#### [Document excerpt]
▬▬▬▬▬▬
But Townsend reminds us that that’s hard. First of all, it’s just plain hard.
Second, without growing up in a community that musically supports/creates that tradition, or without having lots of apprenticeship opportunities (the ones that musician-employing night-clubs supply), it’s going to be even more work. And that’s the situation most of us tend to be in these days. Of course, as I’ve mentioned, it is not impossible: Eric Clapton, and even more so Dave Gonzalez, largely pulled it off. We could name others.
And third, there is another whole dimension of difficulty. That of authenticity. From down-home folks, the middle class people you come from, and your own self, a question will arise: is your trying to musically be what you just socially/intellectually aren’t the right thing to do?
As Plato could have told you, to get up on stage and sing (or even play) the blues, the country & western, or the soul music, is to be imitating the personalities of the early-20th century Mississippi Delta, 1930s Appalachia, or mid-century black-gospel schooled urban youth. And you won’t be able to do that unless you to some extent cultivate that personality and language within yourself, and to some extent live that life as much as is currently possible.
Muddy Waters, speaking of the British R + B explosion represented by the Rolling Stones, Yardbirds, Them, The Pretty Things, The Kinks, etc., said “The white kids can…run a ring around you playing guitar, but they cannot vocal like a black man.” Well, I’d want Waters to consider the Van Morrison and Eric Burdon cases more closely, but the basic point is undeniable. And Waters also puts it this way, in a quote that undercuts even the talent of the best guitar players like Clapton and Page:
“I think they’re great people, but they’re not blues players. Really, what separates them from people like Howlin’ Wolf and myself, we’re doing the stuff like we did way years ago down in Mississippi. These kids are just getting up, getting stuff and going with it, you know, so we’re expressing our lives, the hard times and the different things we been through. I don’t think you can feel the blues until you’ve been through some hard times.”
So for the British blues purists, there seemed no way to win—a few stuck it out and became real blues musicians, but most, even those most attuned to and capable of doing the style such as Van Morrison, found it necessary soon enough to bring other elements into their music—to “get other stuff.” Brian Jones, perhaps the most purist blues player of the Stones’ initial line-up, felt the problem from the get-go:
“If you ask some people why they go for R+B you get pretentious answers. They say that in R+B they find ‘an honesty of expression’ …and so on, for me it’s merely the sound…I mean, I like all sorts of sounds…It doesn’t express damn-all to me, really…But I like the sound.”
Bayles is pretty hard on the Stones, and one of her ways of showing their falling short of blues standards is to compare Muddy Waters’ I Just Want to Make Love to You with the Stones’ cover of the same. I certainly admit that Waters’ song is better as blues songs go and as singing in general goes; and I agree that it’s “sex” is more attuned to personal reality whereas the Stones turn things into a guitar-centered celebration of sexual freedom and prowess. And yet, as its own sound, I like the Stones’ version plenty. It works as a high energy rock n’ roll song, and it’s hard to argue with that guitar solo. That entire album, England’s Newest Hitmakers, is really pretty good so long as you grant the mixed quality of Jagger’s singing and ignore its very poor studio recording. In my opinion, they wind up owning “Route 66,” “Not Fade Away,” and perhaps even “Carol.” So I feel obliged to give these art-school boys credit for doing their British bohemian best to get in there and play blues and rock n’ roll as well as they could, to not have waited until they had a better singer or had learned their blues better.
▬▬▬▬▬▬
#### [Excerpted records]
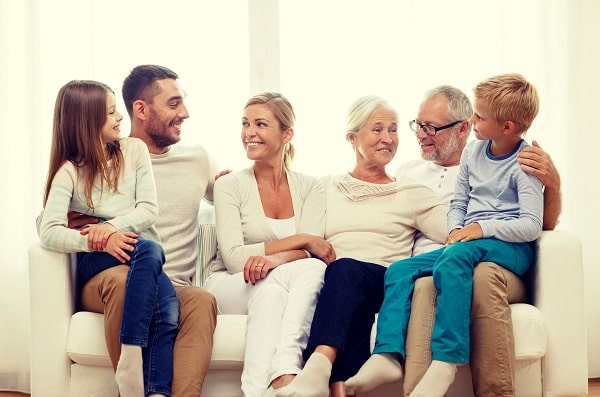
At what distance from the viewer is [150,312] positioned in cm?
265

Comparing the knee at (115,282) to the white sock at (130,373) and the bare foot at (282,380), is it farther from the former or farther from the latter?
the bare foot at (282,380)

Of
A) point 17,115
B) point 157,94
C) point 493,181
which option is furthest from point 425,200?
point 17,115

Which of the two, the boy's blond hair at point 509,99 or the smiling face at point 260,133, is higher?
the boy's blond hair at point 509,99

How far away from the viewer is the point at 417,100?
155 inches

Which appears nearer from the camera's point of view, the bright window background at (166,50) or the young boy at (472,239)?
the young boy at (472,239)

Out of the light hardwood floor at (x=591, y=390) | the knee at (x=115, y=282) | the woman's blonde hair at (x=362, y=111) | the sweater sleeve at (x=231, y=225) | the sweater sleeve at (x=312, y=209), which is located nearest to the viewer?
the knee at (x=115, y=282)

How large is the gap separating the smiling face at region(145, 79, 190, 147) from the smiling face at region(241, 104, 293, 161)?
28 centimetres

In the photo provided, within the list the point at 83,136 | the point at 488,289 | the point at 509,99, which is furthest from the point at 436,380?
the point at 83,136

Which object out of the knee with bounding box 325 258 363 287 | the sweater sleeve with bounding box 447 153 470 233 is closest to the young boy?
the sweater sleeve with bounding box 447 153 470 233

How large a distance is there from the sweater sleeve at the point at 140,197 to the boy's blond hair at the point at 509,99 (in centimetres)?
112

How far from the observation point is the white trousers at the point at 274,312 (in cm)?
267

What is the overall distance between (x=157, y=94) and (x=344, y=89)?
939mm

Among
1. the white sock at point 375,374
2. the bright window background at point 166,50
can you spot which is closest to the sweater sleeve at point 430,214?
the white sock at point 375,374

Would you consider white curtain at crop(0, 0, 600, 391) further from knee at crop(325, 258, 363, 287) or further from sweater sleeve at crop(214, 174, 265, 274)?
knee at crop(325, 258, 363, 287)
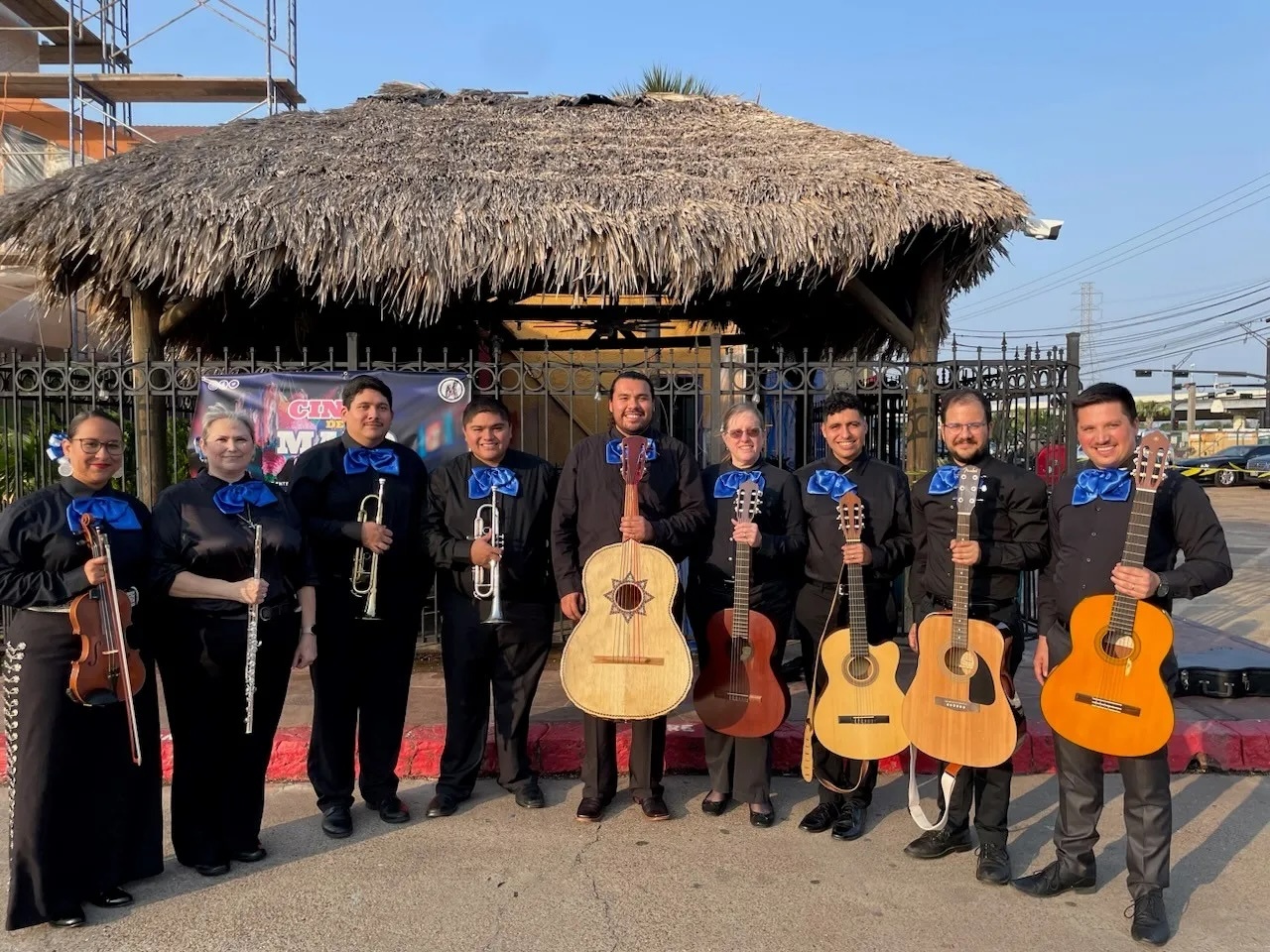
▬▬▬▬▬▬
#### [Set tasks]
[A] Answer these from the excerpt on British blues:
(i) Which album does the writer call "really pretty good"?
(ii) Who does the writer say was perhaps the most purist blues player of the Stones' initial line-up?
(iii) Which two singers does the writer want Muddy Waters to consider more closely?
[B] Translate this sentence from the excerpt on British blues into Spanish: "And third, there is another whole dimension of difficulty."
[C] Reproduce the passage of the excerpt on British blues between "Second, without growing" and "could name others.", inclusive.

#### [Results of the tasks]
[A]
(i) England's Newest Hitmakers
(ii) Brian Jones
(iii) Van Morrison and Eric Burdon

[B] Y en tercer lugar, hay toda otra dimensión de dificultad.

[C]
Second, without growing up in a community that musically supports/creates that tradition, or without having lots of apprenticeship opportunities (the ones that musician-employing night-clubs supply), it’s going to be even more work. And that’s the situation most of us tend to be in these days. Of course, as I’ve mentioned, it is not impossible: Eric Clapton, and even more so Dave Gonzalez, largely pulled it off. We could name others.